- Data segment
*** Begin section ***

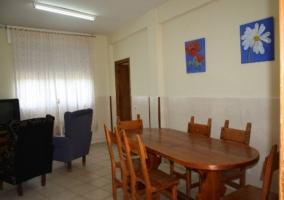Sala de reuniones con mesa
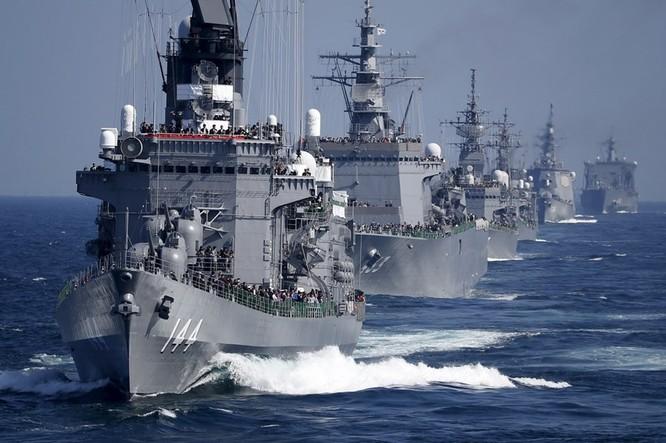 Chiến hạm hải quân Nhật Bản thao diễn trên biển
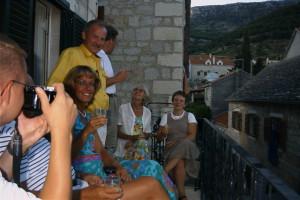 Robert förevigar det glada gänget på balkongen i vårt nya boende.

*** End section ***

- What is being asked
Reproduce the lines from the one with "Chiến hạm hải" through the end of the data, keeping both end lines, adding nothing, and dropping any pictures.

- Result
 Chiến hạm hải quân Nhật Bản thao diễn trên biển
 Robert förevigar det glada gänget på balkongen i vårt nya boende.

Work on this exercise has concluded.